Direction
Starting with the line containing "What physical distance" and going on through the end of the entries, copy the lines again with "parked vehicle" swapped for "parked car" and nothing else changed.

Excerpted records
☆ ☆ ☆ ☆

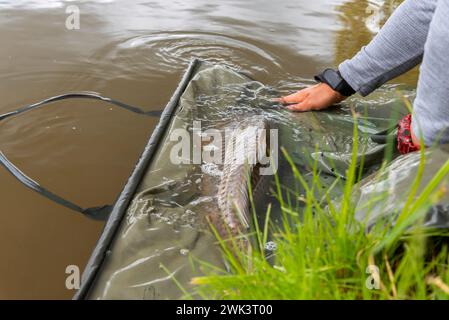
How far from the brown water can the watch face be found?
1.23 metres

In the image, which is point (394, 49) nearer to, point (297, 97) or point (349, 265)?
point (297, 97)

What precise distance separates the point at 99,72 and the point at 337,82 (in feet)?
6.91

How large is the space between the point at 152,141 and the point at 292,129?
0.77 metres

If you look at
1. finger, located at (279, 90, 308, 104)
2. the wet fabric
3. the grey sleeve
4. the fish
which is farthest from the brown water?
the grey sleeve

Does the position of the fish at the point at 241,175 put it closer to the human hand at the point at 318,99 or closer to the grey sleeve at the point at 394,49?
the human hand at the point at 318,99

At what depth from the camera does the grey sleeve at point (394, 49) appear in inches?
86.4

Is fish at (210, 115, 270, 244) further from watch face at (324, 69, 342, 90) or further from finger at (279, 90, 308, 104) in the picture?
watch face at (324, 69, 342, 90)

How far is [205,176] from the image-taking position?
2.17 meters

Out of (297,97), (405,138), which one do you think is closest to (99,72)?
(297,97)

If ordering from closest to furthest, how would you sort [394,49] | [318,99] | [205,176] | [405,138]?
[405,138]
[205,176]
[394,49]
[318,99]

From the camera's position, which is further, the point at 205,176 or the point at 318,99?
the point at 318,99
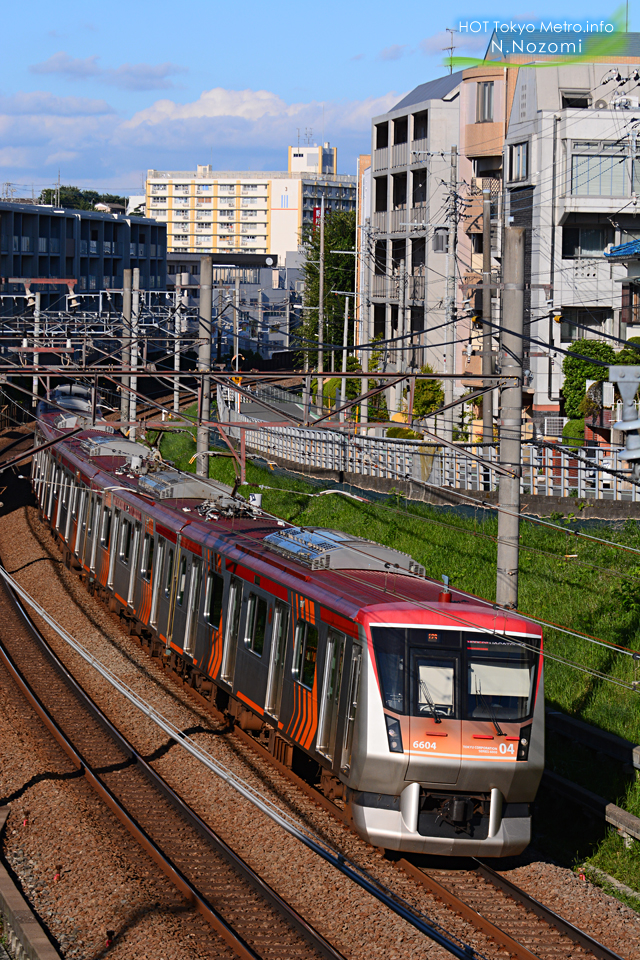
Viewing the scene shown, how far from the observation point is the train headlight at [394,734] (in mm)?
9047

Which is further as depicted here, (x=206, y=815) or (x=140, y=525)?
(x=140, y=525)

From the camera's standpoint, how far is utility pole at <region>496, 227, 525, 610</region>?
11.2 m

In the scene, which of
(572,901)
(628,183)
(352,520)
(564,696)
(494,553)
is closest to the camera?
(572,901)

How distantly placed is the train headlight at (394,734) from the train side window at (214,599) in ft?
14.5

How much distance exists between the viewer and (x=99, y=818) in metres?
10.9

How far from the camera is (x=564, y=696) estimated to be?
13445mm

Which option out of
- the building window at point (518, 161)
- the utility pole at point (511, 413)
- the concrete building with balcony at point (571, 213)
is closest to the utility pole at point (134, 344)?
the concrete building with balcony at point (571, 213)

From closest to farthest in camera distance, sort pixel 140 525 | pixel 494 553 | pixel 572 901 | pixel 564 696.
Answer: pixel 572 901
pixel 564 696
pixel 140 525
pixel 494 553

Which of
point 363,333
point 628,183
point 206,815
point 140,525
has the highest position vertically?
point 628,183

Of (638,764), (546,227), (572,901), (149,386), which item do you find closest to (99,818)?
(572,901)

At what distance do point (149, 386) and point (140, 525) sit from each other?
46.1 m

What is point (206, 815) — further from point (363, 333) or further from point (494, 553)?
point (363, 333)

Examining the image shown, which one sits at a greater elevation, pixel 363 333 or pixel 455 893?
pixel 363 333

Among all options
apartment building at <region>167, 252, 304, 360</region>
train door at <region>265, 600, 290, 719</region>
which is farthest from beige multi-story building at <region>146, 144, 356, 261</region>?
train door at <region>265, 600, 290, 719</region>
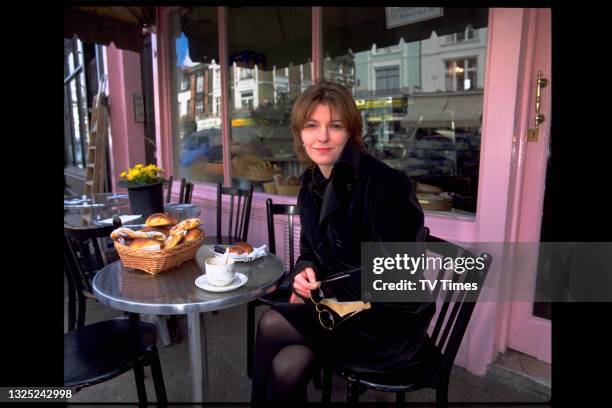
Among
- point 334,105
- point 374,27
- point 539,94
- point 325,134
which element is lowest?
point 325,134

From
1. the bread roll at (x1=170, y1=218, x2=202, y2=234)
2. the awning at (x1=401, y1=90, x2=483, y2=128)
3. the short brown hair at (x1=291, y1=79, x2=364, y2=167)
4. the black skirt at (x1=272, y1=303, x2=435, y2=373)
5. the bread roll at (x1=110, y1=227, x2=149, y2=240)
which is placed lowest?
the black skirt at (x1=272, y1=303, x2=435, y2=373)

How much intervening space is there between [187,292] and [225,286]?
14 cm

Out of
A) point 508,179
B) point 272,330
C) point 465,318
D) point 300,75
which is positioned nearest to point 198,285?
point 272,330

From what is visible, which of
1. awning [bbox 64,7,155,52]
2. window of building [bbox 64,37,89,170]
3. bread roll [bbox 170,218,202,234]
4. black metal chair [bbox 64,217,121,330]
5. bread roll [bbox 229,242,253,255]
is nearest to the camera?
bread roll [bbox 170,218,202,234]

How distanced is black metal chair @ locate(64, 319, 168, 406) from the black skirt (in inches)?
25.5

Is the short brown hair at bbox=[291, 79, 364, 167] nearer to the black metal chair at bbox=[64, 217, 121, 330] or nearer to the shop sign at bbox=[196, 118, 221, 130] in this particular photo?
the black metal chair at bbox=[64, 217, 121, 330]

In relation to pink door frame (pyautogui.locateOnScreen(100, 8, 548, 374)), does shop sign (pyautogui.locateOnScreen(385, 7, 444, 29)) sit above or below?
above

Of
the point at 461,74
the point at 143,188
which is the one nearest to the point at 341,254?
the point at 143,188

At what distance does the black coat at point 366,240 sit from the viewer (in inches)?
55.6

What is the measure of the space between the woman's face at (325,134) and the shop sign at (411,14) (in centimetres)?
238

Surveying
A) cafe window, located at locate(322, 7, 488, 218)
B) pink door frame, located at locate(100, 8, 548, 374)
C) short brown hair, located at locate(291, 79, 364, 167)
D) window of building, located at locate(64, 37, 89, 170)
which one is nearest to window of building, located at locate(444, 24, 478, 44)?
cafe window, located at locate(322, 7, 488, 218)

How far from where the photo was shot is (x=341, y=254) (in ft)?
5.14

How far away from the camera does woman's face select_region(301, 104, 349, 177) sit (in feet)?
5.02

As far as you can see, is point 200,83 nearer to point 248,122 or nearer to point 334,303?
point 248,122
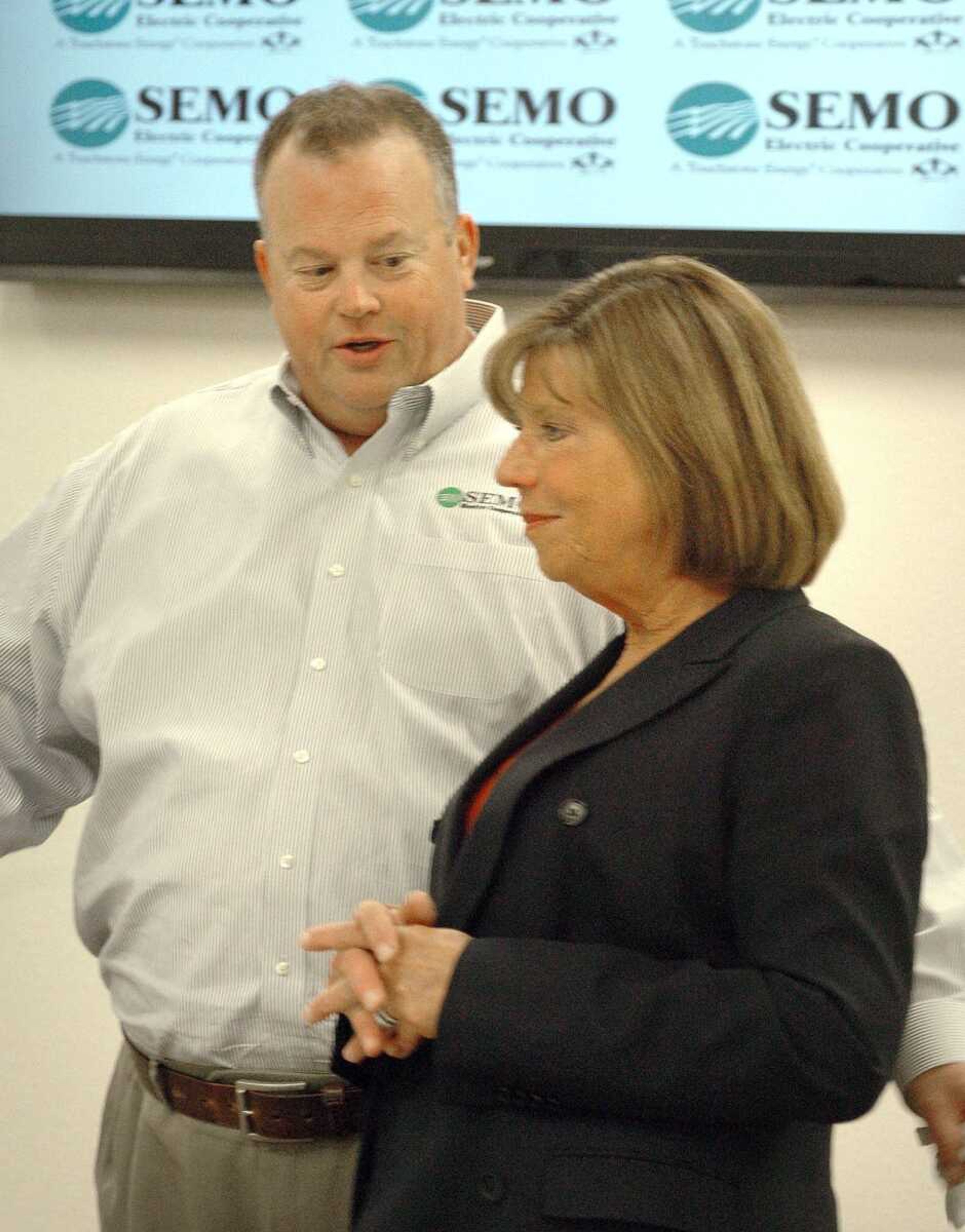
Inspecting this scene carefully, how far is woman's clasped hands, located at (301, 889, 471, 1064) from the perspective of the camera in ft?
3.78

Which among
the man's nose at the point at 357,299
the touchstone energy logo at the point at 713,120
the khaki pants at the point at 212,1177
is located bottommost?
the khaki pants at the point at 212,1177

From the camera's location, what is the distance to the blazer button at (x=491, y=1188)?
45.1 inches

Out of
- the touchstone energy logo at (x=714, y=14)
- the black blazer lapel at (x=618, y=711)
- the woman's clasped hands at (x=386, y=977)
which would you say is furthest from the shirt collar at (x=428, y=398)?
the touchstone energy logo at (x=714, y=14)

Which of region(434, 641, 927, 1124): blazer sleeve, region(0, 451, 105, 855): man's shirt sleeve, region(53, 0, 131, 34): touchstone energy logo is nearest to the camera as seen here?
region(434, 641, 927, 1124): blazer sleeve

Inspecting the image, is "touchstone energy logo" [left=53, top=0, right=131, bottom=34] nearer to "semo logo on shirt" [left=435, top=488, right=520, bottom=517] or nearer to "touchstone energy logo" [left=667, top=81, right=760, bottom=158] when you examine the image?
"touchstone energy logo" [left=667, top=81, right=760, bottom=158]

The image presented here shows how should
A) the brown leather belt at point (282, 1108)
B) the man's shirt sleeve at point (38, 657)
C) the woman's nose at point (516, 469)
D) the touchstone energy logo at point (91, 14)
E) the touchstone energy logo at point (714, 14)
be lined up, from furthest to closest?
the touchstone energy logo at point (91, 14) → the touchstone energy logo at point (714, 14) → the man's shirt sleeve at point (38, 657) → the brown leather belt at point (282, 1108) → the woman's nose at point (516, 469)

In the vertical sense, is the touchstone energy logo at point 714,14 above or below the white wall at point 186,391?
above

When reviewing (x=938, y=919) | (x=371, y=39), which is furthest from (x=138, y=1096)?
(x=371, y=39)

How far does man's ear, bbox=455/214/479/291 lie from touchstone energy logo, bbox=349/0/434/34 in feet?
2.20

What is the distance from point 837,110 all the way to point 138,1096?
63.4 inches

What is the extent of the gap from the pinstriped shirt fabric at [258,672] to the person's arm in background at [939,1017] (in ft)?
1.36

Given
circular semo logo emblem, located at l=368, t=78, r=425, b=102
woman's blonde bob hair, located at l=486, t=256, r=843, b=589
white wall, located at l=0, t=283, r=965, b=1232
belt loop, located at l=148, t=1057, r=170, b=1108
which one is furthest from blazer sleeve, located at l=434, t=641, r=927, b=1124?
circular semo logo emblem, located at l=368, t=78, r=425, b=102

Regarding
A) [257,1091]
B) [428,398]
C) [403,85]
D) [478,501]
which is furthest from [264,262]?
[257,1091]

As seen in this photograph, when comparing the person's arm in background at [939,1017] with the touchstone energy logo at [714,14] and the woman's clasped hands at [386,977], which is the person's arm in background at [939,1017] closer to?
the woman's clasped hands at [386,977]
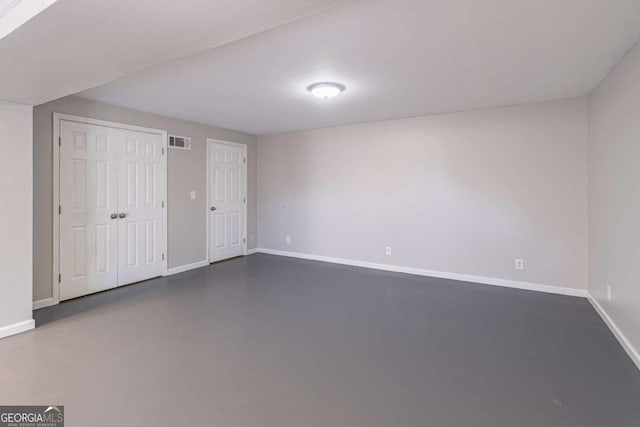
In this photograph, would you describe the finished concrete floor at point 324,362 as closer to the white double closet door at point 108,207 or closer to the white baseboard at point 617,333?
the white baseboard at point 617,333

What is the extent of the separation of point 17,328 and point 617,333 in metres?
5.13

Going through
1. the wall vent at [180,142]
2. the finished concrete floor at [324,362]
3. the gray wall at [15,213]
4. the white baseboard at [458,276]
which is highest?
the wall vent at [180,142]

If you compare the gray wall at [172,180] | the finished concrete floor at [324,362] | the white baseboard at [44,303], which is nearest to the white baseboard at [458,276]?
the finished concrete floor at [324,362]

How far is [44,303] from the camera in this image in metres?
3.45

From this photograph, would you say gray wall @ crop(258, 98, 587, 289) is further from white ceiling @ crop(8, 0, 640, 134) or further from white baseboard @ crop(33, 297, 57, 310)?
white baseboard @ crop(33, 297, 57, 310)

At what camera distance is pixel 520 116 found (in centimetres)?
402

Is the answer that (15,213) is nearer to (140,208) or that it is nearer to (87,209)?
(87,209)

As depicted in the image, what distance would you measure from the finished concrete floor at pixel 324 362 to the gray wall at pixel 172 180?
2.69ft

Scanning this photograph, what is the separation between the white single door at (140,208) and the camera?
13.7 ft

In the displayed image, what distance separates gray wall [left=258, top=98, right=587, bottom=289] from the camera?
151 inches

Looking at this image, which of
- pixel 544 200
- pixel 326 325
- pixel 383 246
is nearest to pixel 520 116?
pixel 544 200

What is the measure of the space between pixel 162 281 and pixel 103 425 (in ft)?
9.63

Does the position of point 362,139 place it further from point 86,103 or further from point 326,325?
point 86,103

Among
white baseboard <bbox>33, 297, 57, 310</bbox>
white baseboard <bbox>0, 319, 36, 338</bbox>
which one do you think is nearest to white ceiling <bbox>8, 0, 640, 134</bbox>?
white baseboard <bbox>0, 319, 36, 338</bbox>
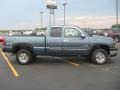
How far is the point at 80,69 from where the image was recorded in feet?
40.4

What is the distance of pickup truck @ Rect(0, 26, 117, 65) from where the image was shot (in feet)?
45.4

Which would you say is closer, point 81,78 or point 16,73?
point 81,78

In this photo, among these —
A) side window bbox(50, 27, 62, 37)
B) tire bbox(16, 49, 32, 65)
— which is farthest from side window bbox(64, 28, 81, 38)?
tire bbox(16, 49, 32, 65)

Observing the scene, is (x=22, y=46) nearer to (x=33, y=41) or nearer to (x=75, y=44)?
(x=33, y=41)

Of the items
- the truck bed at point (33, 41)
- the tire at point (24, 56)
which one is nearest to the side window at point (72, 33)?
the truck bed at point (33, 41)

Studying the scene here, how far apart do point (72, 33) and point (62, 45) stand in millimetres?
801

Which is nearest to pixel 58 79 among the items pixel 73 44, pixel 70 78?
pixel 70 78

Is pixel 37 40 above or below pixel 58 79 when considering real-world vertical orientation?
above

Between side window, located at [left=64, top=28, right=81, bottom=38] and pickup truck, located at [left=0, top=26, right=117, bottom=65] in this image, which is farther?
side window, located at [left=64, top=28, right=81, bottom=38]

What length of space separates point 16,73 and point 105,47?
5057mm

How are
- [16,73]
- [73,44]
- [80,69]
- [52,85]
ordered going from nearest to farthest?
[52,85]
[16,73]
[80,69]
[73,44]

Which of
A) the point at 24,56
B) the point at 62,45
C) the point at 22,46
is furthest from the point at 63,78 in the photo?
the point at 22,46

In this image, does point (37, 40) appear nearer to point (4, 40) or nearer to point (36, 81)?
point (4, 40)

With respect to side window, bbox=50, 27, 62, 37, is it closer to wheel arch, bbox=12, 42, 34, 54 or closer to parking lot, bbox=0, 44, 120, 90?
wheel arch, bbox=12, 42, 34, 54
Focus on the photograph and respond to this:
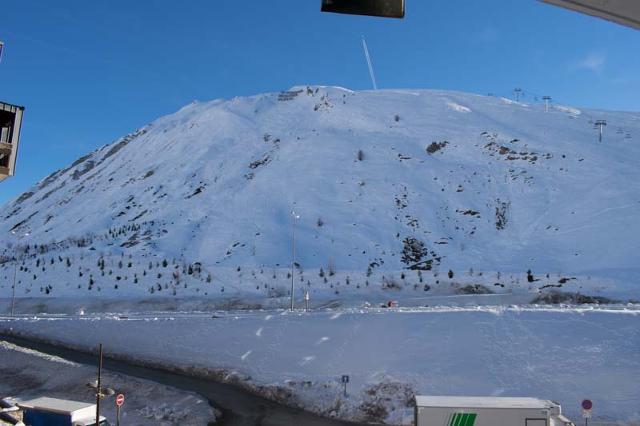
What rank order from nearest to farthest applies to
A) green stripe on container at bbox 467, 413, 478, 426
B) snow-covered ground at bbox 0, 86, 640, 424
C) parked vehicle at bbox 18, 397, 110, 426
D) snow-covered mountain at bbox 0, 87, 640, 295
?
green stripe on container at bbox 467, 413, 478, 426 → parked vehicle at bbox 18, 397, 110, 426 → snow-covered ground at bbox 0, 86, 640, 424 → snow-covered mountain at bbox 0, 87, 640, 295

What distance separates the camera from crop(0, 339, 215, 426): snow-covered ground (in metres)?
24.3

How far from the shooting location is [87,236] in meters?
70.5

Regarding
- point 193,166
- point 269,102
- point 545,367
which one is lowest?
point 545,367

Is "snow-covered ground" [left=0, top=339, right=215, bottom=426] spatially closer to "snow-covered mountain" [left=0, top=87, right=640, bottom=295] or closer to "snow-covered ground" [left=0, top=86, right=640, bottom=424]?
"snow-covered ground" [left=0, top=86, right=640, bottom=424]

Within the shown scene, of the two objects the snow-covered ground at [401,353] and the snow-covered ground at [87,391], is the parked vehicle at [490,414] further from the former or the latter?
the snow-covered ground at [87,391]

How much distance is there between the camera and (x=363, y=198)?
68875 millimetres

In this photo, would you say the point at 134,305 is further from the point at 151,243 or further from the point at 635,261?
the point at 635,261

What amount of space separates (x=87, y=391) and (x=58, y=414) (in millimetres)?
7627

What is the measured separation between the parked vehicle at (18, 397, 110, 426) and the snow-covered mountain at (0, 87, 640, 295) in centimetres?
2819

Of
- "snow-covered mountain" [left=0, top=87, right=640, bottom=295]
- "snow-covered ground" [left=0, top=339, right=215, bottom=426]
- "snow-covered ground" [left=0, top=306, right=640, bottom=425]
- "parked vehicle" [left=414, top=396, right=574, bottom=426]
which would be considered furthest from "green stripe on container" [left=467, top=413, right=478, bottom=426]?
"snow-covered mountain" [left=0, top=87, right=640, bottom=295]

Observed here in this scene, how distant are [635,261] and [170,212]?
53850mm

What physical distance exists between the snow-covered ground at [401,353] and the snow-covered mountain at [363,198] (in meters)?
16.2

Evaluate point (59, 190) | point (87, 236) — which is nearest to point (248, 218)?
point (87, 236)

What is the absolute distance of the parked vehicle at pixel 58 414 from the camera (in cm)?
2025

☆ ☆ ☆ ☆

Answer
What physical distance exists between the snow-covered ground at [401,353] and the snow-covered mountain at [363,198] (in meters)?
16.2

Evaluate point (59, 190) | point (87, 236) — which is nearest to point (248, 218)?
point (87, 236)

What is the absolute distance of the parked car at pixel 58 414 from the camera (in cm)?
2025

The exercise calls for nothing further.